▶ _Material provided_:
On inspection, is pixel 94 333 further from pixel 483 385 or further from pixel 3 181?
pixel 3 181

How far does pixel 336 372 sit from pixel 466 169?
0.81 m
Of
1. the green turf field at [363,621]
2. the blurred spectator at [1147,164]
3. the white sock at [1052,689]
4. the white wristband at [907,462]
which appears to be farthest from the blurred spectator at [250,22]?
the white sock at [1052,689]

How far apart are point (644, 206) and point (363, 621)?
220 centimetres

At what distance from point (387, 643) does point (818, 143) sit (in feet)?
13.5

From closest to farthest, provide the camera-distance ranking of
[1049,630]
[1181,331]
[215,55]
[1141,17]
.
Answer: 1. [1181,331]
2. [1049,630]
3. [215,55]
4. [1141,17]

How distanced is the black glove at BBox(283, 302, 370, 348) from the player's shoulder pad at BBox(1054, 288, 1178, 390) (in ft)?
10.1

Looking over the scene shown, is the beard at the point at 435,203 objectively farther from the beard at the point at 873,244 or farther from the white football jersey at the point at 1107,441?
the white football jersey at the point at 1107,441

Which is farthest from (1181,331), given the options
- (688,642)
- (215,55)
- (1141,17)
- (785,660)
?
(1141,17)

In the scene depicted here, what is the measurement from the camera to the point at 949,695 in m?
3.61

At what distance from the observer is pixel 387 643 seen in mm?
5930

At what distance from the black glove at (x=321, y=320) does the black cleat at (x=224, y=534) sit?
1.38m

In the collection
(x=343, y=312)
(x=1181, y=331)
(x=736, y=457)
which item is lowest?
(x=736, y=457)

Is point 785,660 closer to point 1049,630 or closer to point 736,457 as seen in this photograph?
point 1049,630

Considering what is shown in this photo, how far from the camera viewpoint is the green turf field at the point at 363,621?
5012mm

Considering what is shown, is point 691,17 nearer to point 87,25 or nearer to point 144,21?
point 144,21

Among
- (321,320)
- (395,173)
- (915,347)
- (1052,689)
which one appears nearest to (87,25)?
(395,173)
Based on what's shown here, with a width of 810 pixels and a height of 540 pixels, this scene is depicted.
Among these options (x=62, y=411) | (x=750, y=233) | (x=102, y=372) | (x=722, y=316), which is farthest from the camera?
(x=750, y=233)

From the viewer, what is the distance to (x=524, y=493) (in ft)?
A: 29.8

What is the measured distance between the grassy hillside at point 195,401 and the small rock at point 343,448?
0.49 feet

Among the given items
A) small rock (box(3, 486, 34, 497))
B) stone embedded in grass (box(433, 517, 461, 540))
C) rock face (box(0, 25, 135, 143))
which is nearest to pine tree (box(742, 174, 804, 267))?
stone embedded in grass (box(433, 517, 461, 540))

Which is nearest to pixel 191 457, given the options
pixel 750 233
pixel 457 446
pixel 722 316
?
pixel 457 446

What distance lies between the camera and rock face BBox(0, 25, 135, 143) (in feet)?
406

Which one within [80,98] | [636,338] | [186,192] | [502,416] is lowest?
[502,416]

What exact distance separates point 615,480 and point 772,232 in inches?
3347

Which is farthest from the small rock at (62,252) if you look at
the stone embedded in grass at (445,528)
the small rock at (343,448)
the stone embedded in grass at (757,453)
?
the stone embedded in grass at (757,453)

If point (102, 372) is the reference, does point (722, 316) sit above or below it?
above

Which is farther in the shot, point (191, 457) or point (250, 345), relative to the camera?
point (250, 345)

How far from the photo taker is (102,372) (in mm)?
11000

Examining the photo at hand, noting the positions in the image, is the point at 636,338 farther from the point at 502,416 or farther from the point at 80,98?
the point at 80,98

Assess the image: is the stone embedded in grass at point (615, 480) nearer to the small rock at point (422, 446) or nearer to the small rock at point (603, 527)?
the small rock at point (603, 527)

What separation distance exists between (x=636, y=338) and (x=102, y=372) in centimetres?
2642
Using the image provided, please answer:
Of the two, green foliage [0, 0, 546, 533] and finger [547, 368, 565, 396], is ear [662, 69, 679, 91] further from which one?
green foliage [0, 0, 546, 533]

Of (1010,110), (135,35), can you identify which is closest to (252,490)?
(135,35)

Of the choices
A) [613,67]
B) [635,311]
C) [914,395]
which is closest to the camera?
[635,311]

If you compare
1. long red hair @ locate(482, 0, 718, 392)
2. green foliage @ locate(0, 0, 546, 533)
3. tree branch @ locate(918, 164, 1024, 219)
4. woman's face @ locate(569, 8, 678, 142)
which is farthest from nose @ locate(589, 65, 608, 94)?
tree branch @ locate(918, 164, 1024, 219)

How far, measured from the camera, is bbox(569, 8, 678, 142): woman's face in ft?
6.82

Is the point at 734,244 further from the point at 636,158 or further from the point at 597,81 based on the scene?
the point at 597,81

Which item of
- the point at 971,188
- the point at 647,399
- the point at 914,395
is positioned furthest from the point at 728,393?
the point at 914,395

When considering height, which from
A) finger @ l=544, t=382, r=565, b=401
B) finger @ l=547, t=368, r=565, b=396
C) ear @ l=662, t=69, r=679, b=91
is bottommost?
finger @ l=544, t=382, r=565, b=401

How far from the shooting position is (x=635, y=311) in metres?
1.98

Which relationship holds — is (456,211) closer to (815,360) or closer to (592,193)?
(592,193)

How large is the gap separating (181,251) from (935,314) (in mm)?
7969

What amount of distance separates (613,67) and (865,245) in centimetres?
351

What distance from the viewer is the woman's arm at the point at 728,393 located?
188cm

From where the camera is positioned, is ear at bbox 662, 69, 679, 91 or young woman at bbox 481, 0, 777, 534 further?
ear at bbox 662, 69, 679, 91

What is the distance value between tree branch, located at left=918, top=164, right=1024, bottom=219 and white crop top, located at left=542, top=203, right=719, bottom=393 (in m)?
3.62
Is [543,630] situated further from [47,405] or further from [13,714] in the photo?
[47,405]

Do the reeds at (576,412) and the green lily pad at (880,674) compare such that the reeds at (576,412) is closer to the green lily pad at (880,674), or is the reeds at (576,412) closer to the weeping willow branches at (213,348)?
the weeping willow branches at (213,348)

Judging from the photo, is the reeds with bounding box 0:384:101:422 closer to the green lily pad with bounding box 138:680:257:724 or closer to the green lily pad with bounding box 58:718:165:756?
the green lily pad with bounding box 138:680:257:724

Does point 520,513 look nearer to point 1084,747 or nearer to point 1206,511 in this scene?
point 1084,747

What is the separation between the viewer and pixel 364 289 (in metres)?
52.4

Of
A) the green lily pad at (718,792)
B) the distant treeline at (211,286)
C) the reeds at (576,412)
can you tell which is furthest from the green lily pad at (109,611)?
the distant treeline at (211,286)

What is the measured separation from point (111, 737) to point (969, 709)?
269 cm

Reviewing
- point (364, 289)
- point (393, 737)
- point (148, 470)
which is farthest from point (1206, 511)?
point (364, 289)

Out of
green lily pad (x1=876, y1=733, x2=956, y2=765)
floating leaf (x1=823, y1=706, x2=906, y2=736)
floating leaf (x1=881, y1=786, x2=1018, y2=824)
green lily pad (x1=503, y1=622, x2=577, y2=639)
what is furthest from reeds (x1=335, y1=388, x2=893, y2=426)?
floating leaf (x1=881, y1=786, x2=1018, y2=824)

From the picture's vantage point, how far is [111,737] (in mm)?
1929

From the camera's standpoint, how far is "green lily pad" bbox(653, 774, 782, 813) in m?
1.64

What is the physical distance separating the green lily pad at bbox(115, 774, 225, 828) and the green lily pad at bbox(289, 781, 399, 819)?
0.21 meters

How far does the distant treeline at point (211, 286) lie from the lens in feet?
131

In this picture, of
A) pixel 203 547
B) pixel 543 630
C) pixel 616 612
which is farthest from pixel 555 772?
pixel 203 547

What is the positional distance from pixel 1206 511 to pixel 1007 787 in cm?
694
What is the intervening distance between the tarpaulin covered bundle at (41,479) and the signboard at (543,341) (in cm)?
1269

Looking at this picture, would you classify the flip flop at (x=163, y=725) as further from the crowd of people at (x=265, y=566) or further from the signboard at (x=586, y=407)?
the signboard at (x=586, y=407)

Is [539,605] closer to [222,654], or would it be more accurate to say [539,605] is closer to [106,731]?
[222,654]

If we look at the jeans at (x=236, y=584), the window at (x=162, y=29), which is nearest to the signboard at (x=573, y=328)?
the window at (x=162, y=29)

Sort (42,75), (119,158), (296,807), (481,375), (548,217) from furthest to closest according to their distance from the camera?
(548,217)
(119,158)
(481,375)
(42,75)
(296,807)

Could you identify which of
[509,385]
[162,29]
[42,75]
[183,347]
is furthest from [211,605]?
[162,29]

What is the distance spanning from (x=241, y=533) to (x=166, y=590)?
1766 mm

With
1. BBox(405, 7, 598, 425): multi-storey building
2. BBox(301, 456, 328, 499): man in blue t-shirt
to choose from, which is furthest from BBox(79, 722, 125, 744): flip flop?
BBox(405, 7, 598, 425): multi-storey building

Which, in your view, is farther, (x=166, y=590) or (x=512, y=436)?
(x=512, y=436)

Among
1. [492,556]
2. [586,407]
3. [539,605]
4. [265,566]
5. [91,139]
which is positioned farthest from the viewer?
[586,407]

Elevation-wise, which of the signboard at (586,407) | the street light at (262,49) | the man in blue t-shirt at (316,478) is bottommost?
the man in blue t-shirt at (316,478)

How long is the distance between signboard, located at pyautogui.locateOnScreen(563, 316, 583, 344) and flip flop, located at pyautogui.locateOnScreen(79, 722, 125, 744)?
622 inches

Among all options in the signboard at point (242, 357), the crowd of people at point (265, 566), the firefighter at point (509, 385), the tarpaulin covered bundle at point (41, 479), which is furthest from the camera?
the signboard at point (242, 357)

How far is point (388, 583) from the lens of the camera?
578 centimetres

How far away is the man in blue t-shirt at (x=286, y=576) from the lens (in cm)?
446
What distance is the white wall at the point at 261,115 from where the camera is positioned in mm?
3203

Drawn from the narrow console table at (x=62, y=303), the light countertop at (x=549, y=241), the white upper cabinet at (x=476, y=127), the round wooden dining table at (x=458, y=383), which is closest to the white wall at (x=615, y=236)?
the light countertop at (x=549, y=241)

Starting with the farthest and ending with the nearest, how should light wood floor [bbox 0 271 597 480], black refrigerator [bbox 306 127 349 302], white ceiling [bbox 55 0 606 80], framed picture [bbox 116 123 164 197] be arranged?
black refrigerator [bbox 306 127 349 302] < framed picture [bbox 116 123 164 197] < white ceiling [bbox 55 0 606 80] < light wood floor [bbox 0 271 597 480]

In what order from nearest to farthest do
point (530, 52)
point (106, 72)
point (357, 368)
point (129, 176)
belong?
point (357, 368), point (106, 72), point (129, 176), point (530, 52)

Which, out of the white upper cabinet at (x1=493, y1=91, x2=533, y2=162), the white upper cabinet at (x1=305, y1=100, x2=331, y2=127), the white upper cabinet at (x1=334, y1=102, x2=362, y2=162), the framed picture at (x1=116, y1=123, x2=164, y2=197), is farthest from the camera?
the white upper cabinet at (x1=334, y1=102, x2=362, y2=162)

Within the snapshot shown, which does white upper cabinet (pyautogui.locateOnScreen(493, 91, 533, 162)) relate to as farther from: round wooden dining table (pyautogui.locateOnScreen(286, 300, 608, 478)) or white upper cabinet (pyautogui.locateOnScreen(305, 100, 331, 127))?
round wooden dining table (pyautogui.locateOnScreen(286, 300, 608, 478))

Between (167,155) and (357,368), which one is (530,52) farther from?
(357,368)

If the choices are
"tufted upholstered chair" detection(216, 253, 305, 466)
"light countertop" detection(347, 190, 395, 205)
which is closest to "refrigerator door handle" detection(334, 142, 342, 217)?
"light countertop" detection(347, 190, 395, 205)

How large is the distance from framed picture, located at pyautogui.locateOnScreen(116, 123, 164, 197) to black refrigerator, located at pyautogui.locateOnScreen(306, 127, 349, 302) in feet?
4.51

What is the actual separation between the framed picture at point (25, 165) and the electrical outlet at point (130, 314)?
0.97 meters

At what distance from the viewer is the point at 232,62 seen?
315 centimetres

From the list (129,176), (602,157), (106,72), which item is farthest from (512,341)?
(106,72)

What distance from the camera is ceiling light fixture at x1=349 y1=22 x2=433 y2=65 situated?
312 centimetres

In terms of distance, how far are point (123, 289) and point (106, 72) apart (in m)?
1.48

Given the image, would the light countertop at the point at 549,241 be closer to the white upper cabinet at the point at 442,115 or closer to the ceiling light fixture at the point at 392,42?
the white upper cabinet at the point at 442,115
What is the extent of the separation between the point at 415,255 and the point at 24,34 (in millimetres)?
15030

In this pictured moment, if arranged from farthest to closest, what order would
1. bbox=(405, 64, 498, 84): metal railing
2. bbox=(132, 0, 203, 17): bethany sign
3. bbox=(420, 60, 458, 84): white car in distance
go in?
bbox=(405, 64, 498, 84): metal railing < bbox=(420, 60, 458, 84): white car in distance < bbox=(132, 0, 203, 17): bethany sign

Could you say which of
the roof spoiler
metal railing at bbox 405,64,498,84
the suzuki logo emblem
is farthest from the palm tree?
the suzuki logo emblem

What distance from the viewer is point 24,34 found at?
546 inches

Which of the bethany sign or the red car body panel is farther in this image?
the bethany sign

▶ _Written task_: Repeat word for word each line from the one with "What is the extent" to the end of the records above, inclusive.

▶ _Result_:
What is the extent of the separation between the point at 415,255 and the point at 24,34 (in millimetres)?
15030

In this pictured moment, if arranged from farthest to closest, what order would
1. bbox=(405, 64, 498, 84): metal railing
2. bbox=(132, 0, 203, 17): bethany sign
3. bbox=(420, 60, 458, 84): white car in distance
go in?
bbox=(405, 64, 498, 84): metal railing < bbox=(420, 60, 458, 84): white car in distance < bbox=(132, 0, 203, 17): bethany sign

Could you say which of
the roof spoiler
metal railing at bbox 405,64,498,84
the suzuki logo emblem
is farthest from the palm tree?
the suzuki logo emblem

What distance from the viewer is point 24,34 found at?
546 inches

Which of the bethany sign or the red car body panel is farther in this image?
the bethany sign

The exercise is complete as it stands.